Consumers – Brands & Advertising · Editorial
By Moakanyi Magazine · June 2026
A malaria programme can have the right insecticide, the right timing and the right teams, and still fail at the doorstep. In April 2024, health officials reported a malaria spike as some communities refused indoor residual spraying, with cultural beliefs and misinformation hampering control.
The gap here is not technical but social. Indoor residual spraying works only when households accept it, and the reported refusals turned a solvable health problem into a spreading one. The constraint sat in trust, not in supply, which is the kind of failure no procurement budget can fix on its own.
The Gap: A Tool That Needs Consent
Indoor residual spraying treats the inside walls of homes so that mosquitoes resting there are killed before they can transmit malaria. Its coverage is the whole point: protection depends on a high enough share of households being sprayed to break transmission across an area, not merely to shield one home. Below that threshold the method weakens sharply, because the mosquito population recovers in the unsprayed gaps and moves between them.
That is why the April 2024 refusals registered as a spike rather than a local inconvenience.

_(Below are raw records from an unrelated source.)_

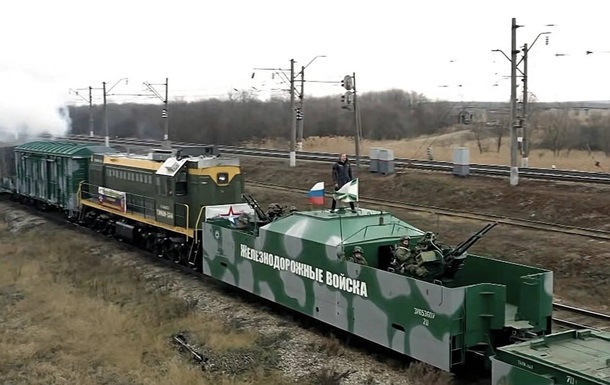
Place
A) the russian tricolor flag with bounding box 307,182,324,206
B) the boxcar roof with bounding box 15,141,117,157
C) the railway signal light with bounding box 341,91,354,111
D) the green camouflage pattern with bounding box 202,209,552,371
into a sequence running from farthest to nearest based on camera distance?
1. the railway signal light with bounding box 341,91,354,111
2. the boxcar roof with bounding box 15,141,117,157
3. the russian tricolor flag with bounding box 307,182,324,206
4. the green camouflage pattern with bounding box 202,209,552,371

A control method that depends on near-universal consent is fragile to exactly the cultural beliefs and misinformation the officials described, and a cluster of refusals in one area can undo the protection of the households around it. The disease does not respect the boundary between a willing home and a reluctant one, so a programme that hits its supply targets can still miss its health targets.
This is the same logic that governs a vaccination campaign or any intervention with a coverage threshold. The value is non-linear: the last households are often the hardest to reach and the most consequential, because it is in the final gaps that transmission persists. A programme can be ninety percent of the way to its target and still fail, since the refusing minority is precisely the reservoir the mosquito population needs to rebuild. Treating those final refusals as a rounding error rather than the decisive constraint is how a well-supplied campaign quietly loses the season.
A spray that protects a community only works if the community lets it in.
The Lesson: Communication Is Infrastructure
When misinformation can reverse a public-health gain, the messaging around an intervention becomes as load-bearing as the intervention itself. The reported spike is a reminder that trust is a form of infrastructure, and that programmes built on entering people's homes have to be built on consent earned in advance rather than assumed on arrival. The cost of rebuilding that trust after a refusal is far higher than the cost of securing it before the spray teams arrive.
For the brands and institutions that communicate health programmes in Botswana, the implication is concrete. Reaching coverage targets depends on countering specific beliefs and specific false claims in the affected communities, working through the local voices households already trust, not on broadcasting generic assurances over them. Generic reassurance does not move a household that has heard a specific rumour; a credible local answer to that exact rumour might, which makes audience-level message design a public-health tool in its own right.
Where a programme enters the home, communication is not outreach but infrastructure.
There is a budgeting implication health planners and their communication partners cannot duck. The line items that fund insecticide, vehicles and spray teams are visible and easy to defend; the line item that funds sustained, locally credible engagement is softer and usually first to be trimmed. Yet the April 2024 experience suggests the soft line item is the one that determines whether the hard ones deliver. Under-resourcing the conversation does not save money so much as quietly waste the spending it sits beside, since a refused spray is a paid-for spray that protects no one.
The April 2024 malaria spike is a small case with a wide lesson. The hardest part of a public-health campaign is often not the science but the consent, and any programme that funds the spray while underfunding the conversation can lose the gains delivered by the first to the failures of the second. In communities where the intervention crosses the threshold of the home, the communication strategy is not a supporting line item; it is the programme.